• SOURCE EXCERPT
╭──

The Highland Council's Education Culture and Sport Committee has agreed to review its school estate, which includes 183 primary schools; 29 secondary schools and 3 special schools.

The review aims to improve education provision for Highland pupils by:-

maximising opportunities for moving pupils from poor to better quality school buildings;

making most efficient use of available funding; and

addressing issues relating to demographic change.

It will take account of the educational impact of any change; community impact of any change; distance from one school to another in any change relating to amalgamation; distance from the furthest point of catchment areas to proposed receiving school in any amalgamation proposal; travel time; current and projected school roll; economic impact; operational capacity of schools under review; percentage occupancy of schools under review; and transport.

Because of the enormity of the task, an external team will be engaged to prepare the initial proposals; the statutory consultation process; and the drawing up and reporting of recommendations for Members' consideration.

╰──

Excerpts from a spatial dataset
╭──

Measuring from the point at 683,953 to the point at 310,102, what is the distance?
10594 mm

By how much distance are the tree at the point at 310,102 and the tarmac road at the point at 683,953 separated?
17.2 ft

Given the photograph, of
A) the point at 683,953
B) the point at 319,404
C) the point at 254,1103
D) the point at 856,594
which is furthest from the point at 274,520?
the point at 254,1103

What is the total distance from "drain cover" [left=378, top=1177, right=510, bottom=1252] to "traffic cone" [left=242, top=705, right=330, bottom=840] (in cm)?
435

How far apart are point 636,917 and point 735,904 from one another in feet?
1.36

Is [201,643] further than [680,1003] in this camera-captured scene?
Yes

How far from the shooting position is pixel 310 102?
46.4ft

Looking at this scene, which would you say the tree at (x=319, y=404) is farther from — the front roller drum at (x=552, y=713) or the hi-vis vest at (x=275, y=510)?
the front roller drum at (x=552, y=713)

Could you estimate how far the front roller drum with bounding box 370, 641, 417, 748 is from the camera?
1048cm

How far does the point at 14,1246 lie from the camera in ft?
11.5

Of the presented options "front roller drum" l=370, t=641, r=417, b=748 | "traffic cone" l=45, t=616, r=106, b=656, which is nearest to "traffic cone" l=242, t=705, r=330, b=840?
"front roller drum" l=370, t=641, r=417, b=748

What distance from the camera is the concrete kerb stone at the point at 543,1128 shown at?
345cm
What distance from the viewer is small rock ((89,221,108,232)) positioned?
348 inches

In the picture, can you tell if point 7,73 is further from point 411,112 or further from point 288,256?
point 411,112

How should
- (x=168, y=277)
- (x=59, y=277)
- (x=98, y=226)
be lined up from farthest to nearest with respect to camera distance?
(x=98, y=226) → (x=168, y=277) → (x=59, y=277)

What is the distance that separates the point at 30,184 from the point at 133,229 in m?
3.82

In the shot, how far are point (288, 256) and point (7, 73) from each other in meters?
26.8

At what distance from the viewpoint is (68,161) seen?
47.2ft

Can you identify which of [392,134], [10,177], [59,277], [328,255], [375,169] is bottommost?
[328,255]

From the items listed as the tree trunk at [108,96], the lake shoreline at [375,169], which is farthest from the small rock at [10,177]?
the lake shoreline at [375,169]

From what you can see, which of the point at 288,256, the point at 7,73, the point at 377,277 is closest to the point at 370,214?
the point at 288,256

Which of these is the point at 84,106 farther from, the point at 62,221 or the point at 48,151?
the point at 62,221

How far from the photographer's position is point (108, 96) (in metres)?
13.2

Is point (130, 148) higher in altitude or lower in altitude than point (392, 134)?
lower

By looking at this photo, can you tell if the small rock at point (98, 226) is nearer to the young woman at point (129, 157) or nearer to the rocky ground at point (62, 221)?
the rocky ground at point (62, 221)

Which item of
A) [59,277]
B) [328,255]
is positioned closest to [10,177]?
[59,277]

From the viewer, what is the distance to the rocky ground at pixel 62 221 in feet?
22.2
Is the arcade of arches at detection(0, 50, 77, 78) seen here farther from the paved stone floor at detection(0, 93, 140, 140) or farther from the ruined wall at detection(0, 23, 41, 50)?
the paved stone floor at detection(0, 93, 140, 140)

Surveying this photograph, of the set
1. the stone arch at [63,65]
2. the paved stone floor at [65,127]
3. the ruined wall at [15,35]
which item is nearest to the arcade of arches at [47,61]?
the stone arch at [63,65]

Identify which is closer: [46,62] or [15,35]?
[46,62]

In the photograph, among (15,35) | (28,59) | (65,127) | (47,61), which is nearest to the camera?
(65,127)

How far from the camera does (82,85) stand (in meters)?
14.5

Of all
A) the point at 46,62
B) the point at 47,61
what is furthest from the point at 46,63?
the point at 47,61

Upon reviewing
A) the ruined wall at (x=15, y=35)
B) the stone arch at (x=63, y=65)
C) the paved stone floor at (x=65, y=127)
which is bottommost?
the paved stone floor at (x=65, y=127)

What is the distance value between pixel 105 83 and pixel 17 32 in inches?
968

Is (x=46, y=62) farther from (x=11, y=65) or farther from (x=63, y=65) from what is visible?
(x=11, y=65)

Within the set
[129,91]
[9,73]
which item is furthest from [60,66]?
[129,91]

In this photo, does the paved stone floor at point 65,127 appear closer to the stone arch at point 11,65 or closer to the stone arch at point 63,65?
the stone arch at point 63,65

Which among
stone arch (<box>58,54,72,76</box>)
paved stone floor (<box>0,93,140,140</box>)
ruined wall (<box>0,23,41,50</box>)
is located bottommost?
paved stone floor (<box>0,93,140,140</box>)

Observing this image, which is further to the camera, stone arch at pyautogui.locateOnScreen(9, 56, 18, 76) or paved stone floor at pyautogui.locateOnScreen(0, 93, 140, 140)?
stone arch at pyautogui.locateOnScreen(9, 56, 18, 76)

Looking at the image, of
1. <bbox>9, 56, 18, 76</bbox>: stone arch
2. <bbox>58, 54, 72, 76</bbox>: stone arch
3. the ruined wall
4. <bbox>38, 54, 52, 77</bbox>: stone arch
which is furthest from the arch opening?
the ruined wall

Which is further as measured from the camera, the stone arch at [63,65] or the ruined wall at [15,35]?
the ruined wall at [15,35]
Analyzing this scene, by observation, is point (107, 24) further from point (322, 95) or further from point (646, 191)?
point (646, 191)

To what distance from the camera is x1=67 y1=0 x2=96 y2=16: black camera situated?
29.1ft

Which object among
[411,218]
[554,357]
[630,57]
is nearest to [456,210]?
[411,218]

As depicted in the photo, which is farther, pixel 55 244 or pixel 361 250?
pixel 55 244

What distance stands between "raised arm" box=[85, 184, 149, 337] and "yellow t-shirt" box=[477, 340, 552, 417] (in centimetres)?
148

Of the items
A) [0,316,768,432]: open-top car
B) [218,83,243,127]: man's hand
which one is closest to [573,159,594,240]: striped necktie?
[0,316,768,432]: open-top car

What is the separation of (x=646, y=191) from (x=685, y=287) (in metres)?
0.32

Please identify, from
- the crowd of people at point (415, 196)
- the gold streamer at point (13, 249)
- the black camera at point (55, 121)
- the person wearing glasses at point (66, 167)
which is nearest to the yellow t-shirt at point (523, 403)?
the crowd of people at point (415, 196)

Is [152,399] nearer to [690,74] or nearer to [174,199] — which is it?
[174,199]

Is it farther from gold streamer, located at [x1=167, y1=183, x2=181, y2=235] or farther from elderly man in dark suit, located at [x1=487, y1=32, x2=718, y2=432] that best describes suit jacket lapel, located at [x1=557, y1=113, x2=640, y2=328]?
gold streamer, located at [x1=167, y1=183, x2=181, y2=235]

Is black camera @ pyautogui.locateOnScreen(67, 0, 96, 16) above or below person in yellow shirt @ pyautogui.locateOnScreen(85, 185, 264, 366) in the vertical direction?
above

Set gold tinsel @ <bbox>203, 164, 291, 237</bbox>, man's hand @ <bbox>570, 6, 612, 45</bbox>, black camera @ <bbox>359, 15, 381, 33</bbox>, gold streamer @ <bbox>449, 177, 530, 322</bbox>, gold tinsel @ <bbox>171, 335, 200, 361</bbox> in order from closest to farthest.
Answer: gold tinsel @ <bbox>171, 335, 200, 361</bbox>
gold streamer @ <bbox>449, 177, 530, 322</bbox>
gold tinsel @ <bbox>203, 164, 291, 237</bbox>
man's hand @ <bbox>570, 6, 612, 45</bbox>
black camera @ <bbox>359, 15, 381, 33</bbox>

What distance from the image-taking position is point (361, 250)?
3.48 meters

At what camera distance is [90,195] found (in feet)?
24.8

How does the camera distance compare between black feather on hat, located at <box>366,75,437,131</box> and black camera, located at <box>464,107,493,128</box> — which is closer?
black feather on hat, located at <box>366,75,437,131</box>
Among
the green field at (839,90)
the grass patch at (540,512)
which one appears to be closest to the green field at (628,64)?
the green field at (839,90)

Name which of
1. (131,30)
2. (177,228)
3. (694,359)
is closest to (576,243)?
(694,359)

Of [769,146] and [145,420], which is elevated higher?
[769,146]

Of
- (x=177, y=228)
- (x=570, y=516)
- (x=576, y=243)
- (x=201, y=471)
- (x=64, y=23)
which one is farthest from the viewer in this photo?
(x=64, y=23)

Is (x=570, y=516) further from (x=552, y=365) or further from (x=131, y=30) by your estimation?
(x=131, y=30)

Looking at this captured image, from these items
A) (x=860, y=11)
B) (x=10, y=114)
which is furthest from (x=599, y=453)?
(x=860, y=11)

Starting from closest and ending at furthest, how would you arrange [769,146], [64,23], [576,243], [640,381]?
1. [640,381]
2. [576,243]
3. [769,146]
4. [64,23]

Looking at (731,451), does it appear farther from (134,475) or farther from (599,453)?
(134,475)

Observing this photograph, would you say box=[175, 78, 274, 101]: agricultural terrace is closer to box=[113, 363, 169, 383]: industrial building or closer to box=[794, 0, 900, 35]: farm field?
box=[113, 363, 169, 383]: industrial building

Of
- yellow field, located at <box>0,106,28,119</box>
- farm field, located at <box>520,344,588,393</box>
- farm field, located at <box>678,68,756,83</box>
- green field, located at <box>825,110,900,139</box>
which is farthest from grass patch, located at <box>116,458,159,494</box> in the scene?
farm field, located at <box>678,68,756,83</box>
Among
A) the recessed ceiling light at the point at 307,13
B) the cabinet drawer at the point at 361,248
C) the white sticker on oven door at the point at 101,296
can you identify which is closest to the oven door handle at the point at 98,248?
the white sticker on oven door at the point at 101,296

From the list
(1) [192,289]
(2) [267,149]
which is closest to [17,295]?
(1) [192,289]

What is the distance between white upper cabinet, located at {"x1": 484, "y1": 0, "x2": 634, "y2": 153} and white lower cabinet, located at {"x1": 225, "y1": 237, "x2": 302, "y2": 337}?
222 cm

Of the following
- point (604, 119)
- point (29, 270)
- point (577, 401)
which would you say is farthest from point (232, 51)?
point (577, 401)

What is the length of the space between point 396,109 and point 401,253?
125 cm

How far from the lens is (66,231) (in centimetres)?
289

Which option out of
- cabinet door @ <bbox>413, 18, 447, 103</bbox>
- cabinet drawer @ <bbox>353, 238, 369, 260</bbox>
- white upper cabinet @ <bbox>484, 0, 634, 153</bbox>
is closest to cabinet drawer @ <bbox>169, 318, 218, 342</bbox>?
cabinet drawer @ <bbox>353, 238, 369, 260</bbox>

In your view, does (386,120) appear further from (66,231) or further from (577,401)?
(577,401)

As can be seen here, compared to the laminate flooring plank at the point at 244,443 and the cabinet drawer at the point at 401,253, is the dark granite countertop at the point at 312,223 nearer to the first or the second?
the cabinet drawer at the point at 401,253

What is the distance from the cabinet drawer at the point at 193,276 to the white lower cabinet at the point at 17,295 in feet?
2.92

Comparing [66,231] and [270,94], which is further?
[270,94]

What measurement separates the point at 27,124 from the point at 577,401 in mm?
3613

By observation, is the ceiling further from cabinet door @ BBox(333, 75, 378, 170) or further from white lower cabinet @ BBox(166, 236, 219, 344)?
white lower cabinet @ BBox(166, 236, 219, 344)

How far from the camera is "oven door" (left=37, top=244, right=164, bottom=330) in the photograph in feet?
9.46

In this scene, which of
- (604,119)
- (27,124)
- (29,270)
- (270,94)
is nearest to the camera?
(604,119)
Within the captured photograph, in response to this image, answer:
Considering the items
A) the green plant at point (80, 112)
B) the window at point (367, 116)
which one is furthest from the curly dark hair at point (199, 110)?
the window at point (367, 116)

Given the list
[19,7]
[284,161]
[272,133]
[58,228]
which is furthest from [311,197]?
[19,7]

╰──

• EXERCISE INSTRUCTIONS
Answer these questions about the Highland school estate review text:
(a) Which committee agreed to review the school estate?
(b) How many secondary schools does the school estate include?
(c) Who will be engaged to prepare the initial proposals?

• WRITTEN RESPONSE
(a) The Highland Council's Education Culture and Sport Committee
(b) 29
(c) An external team